By Dwight Gilbert Jones – Poort Design
I am one of those people who utilize music in the home like furniture – it’s there all the time, low key and unobtrusive. Over the years I have developed a strong affection for a French Canada radio station, despite the fact that I don’t really speak the language. The station is a CBC affiliate, there are no ads or traffic updates, and much of the music I haven’t heard before. As an older adult, I couldn’t bear to listen to the Top 40 from the 80’s ever again, and the fact that I don’t understand their infrequent bantering means I don’t have to pay attention – it’s just music, and that works for me.
With time I have gradually picked up what I call “travel French” by slow osmosis, becoming almost comfortable with it, and if you have kids at home, it may be a way to give them a leg up on a large and accomplished musical culture. Try icimusique.ca as Web radio, the French have especially high standards of musicianship.
When I recently moved to a smaller city, I could no longer get the station signal over the air and had to resort to the Web, using my old iPad, but music is not what the iPad does well. So I wondered if I might prevail upon my Amazon Echo speaker to help me out via Bluetooth, and sure enough, a sample French-African favorite Ca Chante came though loud and clear. Say what you will about the HomePod, but an Echo is more than capable of taking care of kitchen music to just about anyone’s satisfaction, and the kitchen is where the smart home battles will be fought, won, and lost.
Continuity & Usability
But I wondered if Alexa would cut out the Bluetooth feed if I interrupted things with a query, as the toggling back and forth with Bluetooth would soon become tiresome. Nope, she answered knowledge questions as an overlay on top of the music, which impressed me mightily, and true to her bargain, was still my Bluetooth buddy the next day. She only cashed out when you ask her to load 3rd party feeds like news summaries, which is fair enough. Turns out you just have to say Alexa, connect/disconnect to my iPad and she follows through to continue.

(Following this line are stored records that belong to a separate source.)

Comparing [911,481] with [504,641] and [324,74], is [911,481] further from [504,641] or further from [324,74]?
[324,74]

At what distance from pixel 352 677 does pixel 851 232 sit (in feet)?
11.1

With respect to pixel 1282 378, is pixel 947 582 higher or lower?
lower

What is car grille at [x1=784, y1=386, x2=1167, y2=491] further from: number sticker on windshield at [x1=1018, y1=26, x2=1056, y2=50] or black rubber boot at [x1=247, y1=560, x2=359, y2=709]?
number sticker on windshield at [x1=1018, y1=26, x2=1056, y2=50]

As a network designer I believe this level of connectivity will have profound implications for the smart home industry. Poort makes an enclosure for any 9.7″ iPad that mounts it over kitchen outlets, hiding all the cables and the outlet itself. If there is an Echo in that kitchen as well, you can assemble a root network that unites the iPad’s video streaming, independent Web browser, and file system with everything Alexa can do – with strong audio – a superset of functions that neither device can achieve on its own.
Scaling & Cost
The scale also seems to be ideal – the iPad’s 9.7″ screen sizes perfectly with the speaker and the area around the stove. Siri too stands ready to answer queries, and is always listening at short range when plugged in. The hard surfaces in the kitchen and short distances to listeners combine to present video and sound in a proportional context that need not impinge on the rest of the house .
The cost in my case would be $99 for the Echo, $39 for the Poort kit with a legacy iPad Air or later. I also have a 9.7 iPad Pro but don’t see much benefit in dedicating that one, unless it’s as an industrial controller – a fixed iPad is an intriguing instrument with its ultimate uses still being explored. I can imagine linking it to a Google Max speaker if wealth overtakes me, and I feel a need to fry an egg on a speaker.
In the meantime, I am most grateful to Alexa for her hybrid support of my old ‘Pad – the two look like they’ll be teaching me French for some years to come, while I do some home cookin’.